Maybe that looks impressive on a management spreadsheet, but that’s not much help to me trying to help Sybil.
‘Why do you think that?’
‘Because of my conversations with Sybil – what she’s told me.’
‘Well, with respect, that’s hearsay. In contrast, we’ve conducted an extensive questionnaire, directly with the patient. That tells us a lot and we can quantify it, too…’
‘But there’s a whole stratum of experiences she won’t tell you about … not yet, or possibly ever.’
‘The problem with that is it’s you saying that, not her. Our system can only really work with direct speech and evidence…’
Sam is logical but I am frustrated by his apparent incapacity for the unspoken or irrational. ‘So everything else is deemed an irrelevance or a contamination’, I say.
‘In a way, yes.’ Sam seems pleased to return to this simplicity.
‘But Sam, aren’t there times in your life when you want people to perceive and understand something painful and compromising that you don’t want to, or cannot, verbalise … to respond to the implicit?’
Sam looks away and shifts in his chair. ‘Well maybe … I don’t know … but this is work, it’s different…’ Sam’s voice fades into equivocation.
He clears his throat to continue. ‘Look, we’ve got lots of patients to see, targets to meet, commissioners to satisfy.

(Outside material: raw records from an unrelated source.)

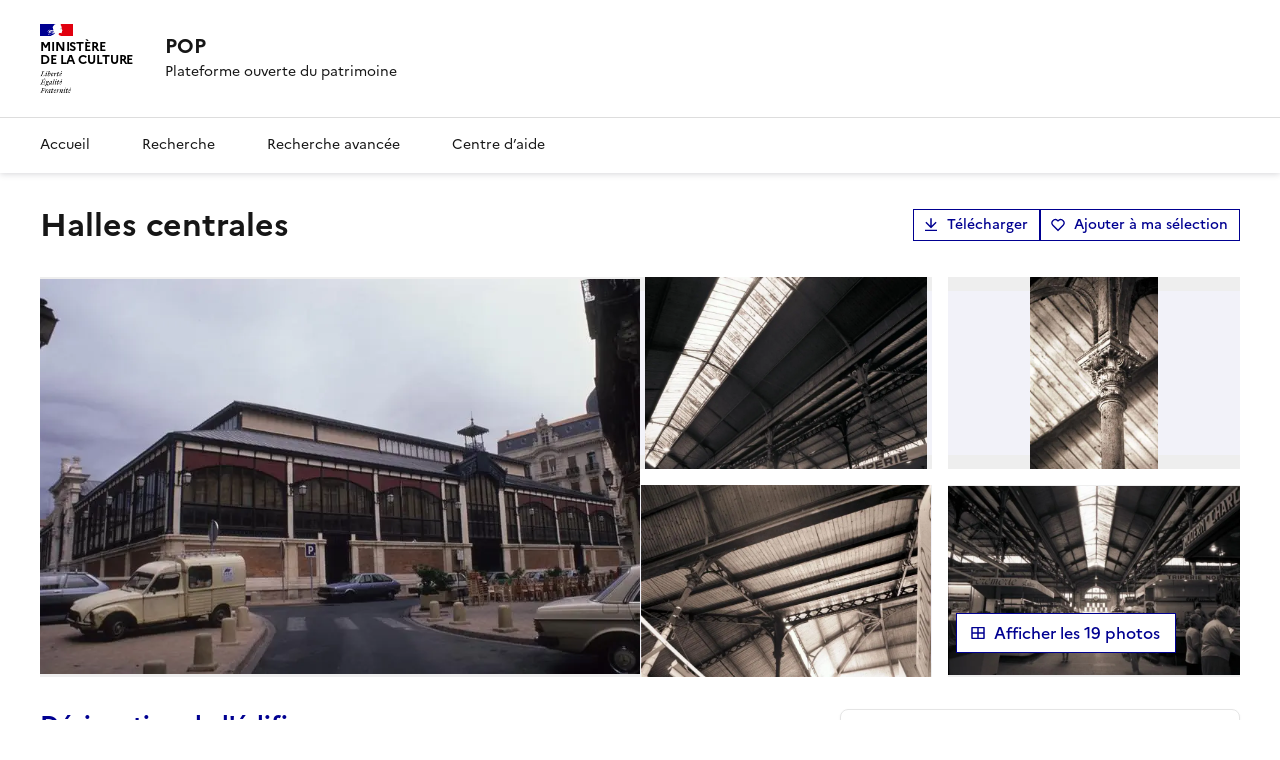

--- FILE ---
content_type: application/javascript; charset=UTF-8
request_url: https://pop.culture.gouv.fr/_next/static/chunks/app/layout-d8690ac7935f704a.js
body_size: 2300
content:
try{let e="undefined"!=typeof window?window:"undefined"!=typeof global?global:"undefined"!=typeof globalThis?globalThis:"undefined"!=typeof self?self:{},t=(new e.Error).stack;t&&(e._sentryDebugIds=e._sentryDebugIds||{},e._sentryDebugIds[t]="48583c0a-193a-4285-9972-e350f4a76725",e._sentryDebugIdIdentifier="sentry-dbid-48583c0a-193a-4285-9972-e350f4a76725")}catch(e){}(self.webpackChunk_N_E=self.webpackChunk_N_E||[]).push([[7177],{4238:(e,t,s)=>{"use strict";s.d(t,{I:()=>a});var r=s(78475),n=s(363),i=s(74082);let a=(0,n.v)()((0,i.Zr)(e=>({noticesRefs:[],toggleNotice:t=>e(e=>({noticesRefs:(0,r.L$)(e.noticesRefs,t)})),reset:()=>e({noticesRefs:[]})}),{name:"favorite-store",storage:(0,i.KU)(()=>localStorage)}))},13673:()=>{},53961:(e,t,s)=>{"use strict";s.d(t,{_:()=>a});var r=s(88614),n=s(51818),i=s(40459);let a=(0,r.w)({server:{API_URL:n.z.string().url().default("http://localhost:8080"),EULERIAN:n.z.preprocess(e=>"string"==typeof e&&0===e.trim().length?void 0:e,n.z.string().min(1).optional())},client:{NEXT_PUBLIC_API_URL:n.z.string().default("http://localhost:8080"),NEXT_PUBLIC_BUCKET_URL:n.z.string().default("https://popcorn-dev-perf-assets.s3.gra.io.cloud.ovh.net/"),NEXT_PUBLIC_DIFFUSION_URL:n.z.string().default("http://localhost:8082"),NEXT_PUBLIC_SRC_REF:n.z.string().default("main"),NEXT_PUBLIC_ANNEXE_EXPOSED_URL:n.z.string().default("https://annexe-pop-dev.s3.gra.io.cloud.ovh.net/")},runtimeEnv:{API_URL:i.env.API_URL,EULERIAN:i.env.EULERIAN,NEXT_PUBLIC_API_URL:"https://api.pop.culture.gouv.fr",NEXT_PUBLIC_BUCKET_URL:"https://popcorn-prd-perf-assets.s3.gra.io.cloud.ovh.net/",NEXT_PUBLIC_DIFFUSION_URL:"https://pop.culture.gouv.fr",NEXT_PUBLIC_SRC_REF:"f7f566cc",NEXT_PUBLIC_ANNEXE_EXPOSED_URL:"https://annexe-pop-prd.s3.gra.io.cloud.ovh.net/"}})},68313:(e,t,s)=>{"use strict";s.d(t,{Header:()=>o});var r=s(95155),n=s(20209),i=s(20063),a=s(4238);function o(){let e=(0,i.useSelectedLayoutSegment)(),t=(0,a.I)(e=>e.noticesRefs);return(0,r.jsx)(n.Ay,{className:"print:hidden",brandTop:(0,r.jsxs)(r.Fragment,{children:["Minist\xe8re",(0,r.jsx)("br",{}),"de la culture"]}),serviceTitle:"POP",id:"dsfr-header",serviceTagline:"Plateforme ouverte du patrimoine",homeLinkProps:{href:"/",title:"Accueil - POP"},navigation:[{isActive:null==e,linkProps:{href:"/"},text:"Accueil"},{isActive:"recherche"===e,linkProps:{href:"/recherche"},text:"Recherche"},{isActive:"recherche-avancee"===e,linkProps:{href:"/recherche-avancee"},text:"Recherche avanc\xe9e"},{isActive:"aide"===e,linkProps:{href:"/aide"},text:"Centre d’aide"}],quickAccessItems:(null==t?void 0:t.length)>0?[(0,r.jsx)(n._n,{quickAccessItem:{iconId:"fr-icon-heart-fill",text:"Notices s\xe9lectionn\xe9es",linkProps:{href:"/selection"}}},"favorite")]:void 0})}},71850:(e,t,s)=>{"use strict";s.d(t,{default:()=>c});var r=s(95155),n=s(40460),i=s(83084),a=s(53595),o=s(12115),l=s(95560);let c=e=>{let{children:t}=e,[s]=(0,o.useState)(()=>new i.E({defaultOptions:{queries:{staleTime:3e4,retry:(e,t)=>403!==t.status&&401!==t.status&&403!==t.code&&401!==t.code&&e<2}}}));return(0,r.jsx)(a.QueryClientProvider,{client:s,children:(0,r.jsx)(l.Sn.ReactQueryProvider,{children:(0,r.jsx)(o.Suspense,{fallback:(0,r.jsx)(n.aH,{fullWidth:!0,style:{height:"100vh"}}),children:t})})})}},77284:(e,t,s)=>{Promise.resolve().then(s.t.bind(s,52619,23)),Promise.resolve().then(s.bind(s,85810)),Promise.resolve().then(s.t.bind(s,13673,23)),Promise.resolve().then(s.bind(s,68313)),Promise.resolve().then(s.bind(s,71850)),Promise.resolve().then(s.t.bind(s,20192,23)),Promise.resolve().then(s.bind(s,17230)),Promise.resolve().then(s.bind(s,87884)),Promise.resolve().then(s.bind(s,64085)),Promise.resolve().then(s.bind(s,78723)),Promise.resolve().then(s.bind(s,49713)),Promise.resolve().then(s.bind(s,71075)),Promise.resolve().then(s.bind(s,45872)),Promise.resolve().then(s.bind(s,93444)),Promise.resolve().then(s.bind(s,59756)),Promise.resolve().then(s.bind(s,6789)),Promise.resolve().then(s.bind(s,70416)),Promise.resolve().then(s.bind(s,9940)),Promise.resolve().then(s.bind(s,43011)),Promise.resolve().then(s.bind(s,31365)),Promise.resolve().then(s.bind(s,83730)),Promise.resolve().then(s.bind(s,48146))},85810:(e,t,s)=>{"use strict";s.d(t,{EulerianAnalytics:()=>l});var r=s(95155),n=s(68321),i=s(20063),a=s(12115);let o=function(){for(var e,t,s=arguments.length,r=Array(s),n=0;n<s;n++)r[n]=arguments[n];null==(e=(t=window).EA_push)||e.call(t,...r)};function l(e){let{trackingSubdomain:t}=e,s=(0,i.usePathname)(),l=(0,i.useSearchParams)(),c=(0,a.useRef)();return((0,a.useEffect)(()=>{var e;if(!t)return;let r=null!=(e=null==l?void 0:l.toString())?e:"",n=r?"".concat(s,"?").concat(r):s;c.current!==n&&(c.current=n,n&&o(["url",n]))},[s,l,t]),t)?(0,r.jsx)(n.default,{id:"eulerian-analytics",strategy:"afterInteractive",dangerouslySetInnerHTML:{__html:(e=>{let t=JSON.stringify(e);return"(function(e,a){var i=e.length,y=5381,k='script',s=window,v=document,o=v.createElement(k);for(;i;){i-=1;y=(y*33)^e.charCodeAt(i)}y='_EA_'+(y>>>=0);(function(e,a,s,y){s[a]=s[a]||function(){(s[y]=s[y]||[]).push(arguments);s[y].eah=e;};}(e,a,s,y));i=new Date/1E7|0;o.ea=y;y=i%26;o.async=1;o.src='//'+e+'/'+String.fromCharCode(97+y,122-y,65+y)+(i%1E3)+'.js?2';s=v.getElementsByTagName(k)[0];s.parentNode.insertBefore(o,s);})(".concat(t,",'EA_push');")})(t)}}):null}},95560:(e,t,s)=>{"use strict";s.d(t,{Sn:()=>l,l5:()=>c});var r=s(25833),n=s(99349),i=s(15327),a=s(72418),o=s(53961);let l=(0,n.dI)(r.contracts,{baseUrl:o._.NEXT_PUBLIC_API_URL,baseHeaders:{},credentials:"include"}),c=(0,n.dI)(r.noticeExportsContracts,{baseUrl:o._.NEXT_PUBLIC_API_URL,baseHeaders:{},credentials:"include"});(0,n.dI)(r.importsContracts,{baseUrl:o._.NEXT_PUBLIC_API_URL,baseHeaders:{},credentials:"include"}),(0,n.dI)(r.actionHistoryContracts,{baseUrl:o._.NEXT_PUBLIC_API_URL,baseHeaders:{},credentials:"include"}),(0,n.dI)(r.contracts,{baseUrl:o._.NEXT_PUBLIC_API_URL,baseHeaders:{"Content-Type":"multipart/form-data"},api:async e=>{let{path:t,headers:s,body:r,method:n,onUploadProgress:o}=e;try{let e=await i.A.request({method:n,url:"".concat(t),headers:s,data:r,withCredentials:!0,onUploadProgress:o});return{status:e.status,body:e.data,headers:e.headers}}catch(e){if((0,a.F0)(e)){let t=e.response;return{status:t.status,body:t.data,headers:t.headers}}throw e}}})}},e=>{e.O(0,[2978,1432,5185,8824,152,4344,891,1537,2371,3159,7334,460,5313,8441,4444,7358],()=>e(e.s=77284)),_N_E=e.O()}]);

Amidst all this I want our service to survive. These procedures we have – to assess and treat people – are the best ways we have to achieve all that.’
As he talks of ‘the service’ I notice how purposeful and strong Sam’s voice becomes.
That is one example of how to deal with shame, I think.
* All names, demographic details, specific circumstances and diagnoses have been changed.